--- Auszug aus Quelle ---
Fünffingerlesturm: Stadtrat hält den Baustopp für rechtens

Die Zuschauerplätze waren zu Beginn der zweiten öffentlichen Stadtratsitzung nach der Sommerpause wieder einmal bis zum letzten Platz gefüllt. Grund war der zweite Tagesordnungspunkt „Fünffingerlesturm“. Die „Bürgerinitiative gegen den Treppenanbau“ wollte dem Stadtrat signalisieren, dass das Thema unverändert Bedeutung hat.

Dass der Fünffingerlesturm am 2. Oktober im Stadtrat zur Debatte stand, war allein der SPD zu verdanken. Sie wollte den Antrag stellen, der Stadtrat möge die Bauverwaltung anweisen, auf Rechtsmittel gegen die altaugsburggesellschaft zu verzichten und den im April verhängten Baustopp zurücknehmen. Der Fraktionchef der SPD, Stefan Kiefer, führte zur Begründung seines Antrages aus, dass der Baustopp politisch zu bewerten sei. Der damalige Stadtbaurat habe in dieser Phase „eine Gefälligkeit erfüllen“ wollen. Vor der Politisierung der Treppe sei sich der Stadtrat über das Projekt schließlich einstimmig einig gewesen. (Lauter Zwischenruf von Frau Schabert-Zeidler, PRO AUGSBURG: „Nicht einstimmig!“) „Außerdem“, fuhr Kiefer schnippisch fort, „ist bei Rücknahme des Widerspruchs durchaus eine Einigung möglich, sogar im Sinne von Ihnen da hinten.“ Gemeint war die Zuhörerschaft, die sich, wie Kiefer richtig erkannte, zum größten Teil aus Treppengegnern zusammensetzte.
---
* _Aufgabenübersicht_:
1 > Nenne bitte alle Stellen im Auszug zum Fünffingerlesturm, die in Anführungszeichen stehen.
2 > Gib aus dem Auszug zum Fünffingerlesturm den Abschnitt wortwörtlich wieder, der bei „Fünffingerlesturm: Stadtrat hält“ beginnt und bei „unverändert Bedeutung hat.“ endet.
--- Zeilen des Datensatzes ---
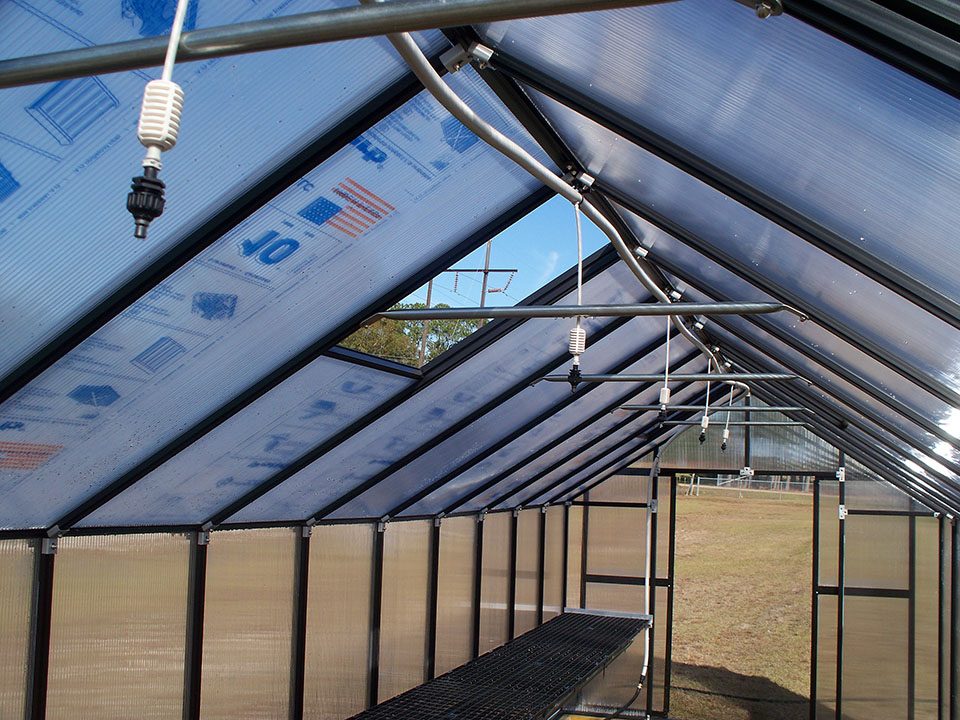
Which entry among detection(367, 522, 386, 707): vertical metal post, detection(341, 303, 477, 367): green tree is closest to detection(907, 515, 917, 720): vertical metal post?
detection(367, 522, 386, 707): vertical metal post

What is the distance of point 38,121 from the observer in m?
2.44

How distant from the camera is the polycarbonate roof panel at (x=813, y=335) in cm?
438

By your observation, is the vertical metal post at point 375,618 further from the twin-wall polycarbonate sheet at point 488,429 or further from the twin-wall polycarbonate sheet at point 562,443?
the twin-wall polycarbonate sheet at point 562,443

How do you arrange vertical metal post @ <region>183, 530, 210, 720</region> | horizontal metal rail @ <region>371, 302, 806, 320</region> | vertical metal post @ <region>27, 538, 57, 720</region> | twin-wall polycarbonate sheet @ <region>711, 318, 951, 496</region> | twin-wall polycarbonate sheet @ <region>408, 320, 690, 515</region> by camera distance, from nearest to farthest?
horizontal metal rail @ <region>371, 302, 806, 320</region>
vertical metal post @ <region>27, 538, 57, 720</region>
vertical metal post @ <region>183, 530, 210, 720</region>
twin-wall polycarbonate sheet @ <region>711, 318, 951, 496</region>
twin-wall polycarbonate sheet @ <region>408, 320, 690, 515</region>

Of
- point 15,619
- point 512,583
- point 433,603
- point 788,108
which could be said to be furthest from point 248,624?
point 512,583

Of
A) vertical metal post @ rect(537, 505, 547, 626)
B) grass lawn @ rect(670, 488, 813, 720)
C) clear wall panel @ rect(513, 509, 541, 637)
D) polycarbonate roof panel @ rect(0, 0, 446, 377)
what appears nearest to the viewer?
polycarbonate roof panel @ rect(0, 0, 446, 377)

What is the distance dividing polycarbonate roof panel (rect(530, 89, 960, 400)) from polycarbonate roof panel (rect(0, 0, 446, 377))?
968mm

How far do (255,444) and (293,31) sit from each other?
11.8ft

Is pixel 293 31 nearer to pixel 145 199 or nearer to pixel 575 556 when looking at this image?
pixel 145 199

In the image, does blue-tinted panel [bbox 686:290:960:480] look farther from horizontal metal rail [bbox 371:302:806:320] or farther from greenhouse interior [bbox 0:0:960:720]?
horizontal metal rail [bbox 371:302:806:320]

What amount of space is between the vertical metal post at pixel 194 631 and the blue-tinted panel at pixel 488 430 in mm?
1423

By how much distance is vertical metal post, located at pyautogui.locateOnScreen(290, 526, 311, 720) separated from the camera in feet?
20.1

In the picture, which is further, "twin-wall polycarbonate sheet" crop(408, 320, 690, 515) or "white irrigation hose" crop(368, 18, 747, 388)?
"twin-wall polycarbonate sheet" crop(408, 320, 690, 515)

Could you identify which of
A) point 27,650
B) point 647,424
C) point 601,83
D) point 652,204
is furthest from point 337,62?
point 647,424
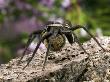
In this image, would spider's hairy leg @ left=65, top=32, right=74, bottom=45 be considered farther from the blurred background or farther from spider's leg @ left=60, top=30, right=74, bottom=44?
the blurred background

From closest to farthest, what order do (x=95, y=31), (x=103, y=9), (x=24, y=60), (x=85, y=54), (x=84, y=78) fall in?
(x=84, y=78), (x=85, y=54), (x=24, y=60), (x=95, y=31), (x=103, y=9)

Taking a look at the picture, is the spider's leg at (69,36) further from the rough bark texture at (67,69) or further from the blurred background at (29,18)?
the blurred background at (29,18)

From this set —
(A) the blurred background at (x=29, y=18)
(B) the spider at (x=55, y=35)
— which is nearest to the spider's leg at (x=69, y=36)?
(B) the spider at (x=55, y=35)

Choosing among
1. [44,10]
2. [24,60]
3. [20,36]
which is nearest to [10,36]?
[20,36]

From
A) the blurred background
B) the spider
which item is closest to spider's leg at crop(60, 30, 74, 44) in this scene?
the spider

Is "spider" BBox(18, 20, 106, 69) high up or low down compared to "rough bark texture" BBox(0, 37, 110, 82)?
up

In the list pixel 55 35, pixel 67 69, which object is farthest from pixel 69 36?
pixel 67 69

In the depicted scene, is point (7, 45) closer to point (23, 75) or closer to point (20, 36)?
point (20, 36)
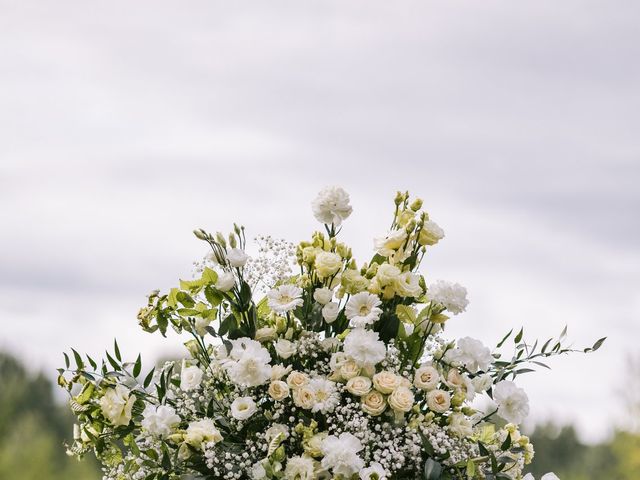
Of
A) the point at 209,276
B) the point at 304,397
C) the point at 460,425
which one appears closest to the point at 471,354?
the point at 460,425

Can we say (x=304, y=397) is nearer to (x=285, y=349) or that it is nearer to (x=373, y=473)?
(x=285, y=349)

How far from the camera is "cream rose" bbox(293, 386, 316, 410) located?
2.66 meters

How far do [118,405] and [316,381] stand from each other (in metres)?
0.68

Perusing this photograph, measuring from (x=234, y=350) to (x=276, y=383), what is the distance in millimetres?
171

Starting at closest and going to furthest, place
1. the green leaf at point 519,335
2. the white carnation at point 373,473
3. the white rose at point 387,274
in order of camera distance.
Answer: the white carnation at point 373,473 → the white rose at point 387,274 → the green leaf at point 519,335

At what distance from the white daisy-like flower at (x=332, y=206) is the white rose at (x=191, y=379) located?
0.67m

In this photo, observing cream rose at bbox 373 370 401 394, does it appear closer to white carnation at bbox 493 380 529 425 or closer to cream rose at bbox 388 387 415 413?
cream rose at bbox 388 387 415 413

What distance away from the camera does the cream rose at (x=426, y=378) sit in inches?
108

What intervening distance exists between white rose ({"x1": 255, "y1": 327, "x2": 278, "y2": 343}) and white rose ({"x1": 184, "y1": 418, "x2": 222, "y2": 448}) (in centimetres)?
32

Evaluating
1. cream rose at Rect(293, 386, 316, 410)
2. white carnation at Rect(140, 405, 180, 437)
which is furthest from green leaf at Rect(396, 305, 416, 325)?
white carnation at Rect(140, 405, 180, 437)

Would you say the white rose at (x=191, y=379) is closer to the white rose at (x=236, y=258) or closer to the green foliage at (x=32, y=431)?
the white rose at (x=236, y=258)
---
* _Ergebnisse je Aufgabe_:
1 >
1. „Fünffingerlesturm“
2. „Bürgerinitiative gegen den Treppenanbau“
3. „eine Gefälligkeit erfüllen“
4. „Nicht einstimmig!“
5. „Außerdem“
6. „ist bei Rücknahme des Widerspruchs durchaus eine Einigung möglich, sogar im Sinne von Ihnen da hinten.“

2 >
Fünffingerlesturm: Stadtrat hält den Baustopp für rechtens

Die Zuschauerplätze waren zu Beginn der zweiten öffentlichen Stadtratsitzung nach der Sommerpause wieder einmal bis zum letzten Platz gefüllt. Grund war der zweite Tagesordnungspunkt „Fünffingerlesturm“. Die „Bürgerinitiative gegen den Treppenanbau“ wollte dem Stadtrat signalisieren, dass das Thema unverändert Bedeutung hat.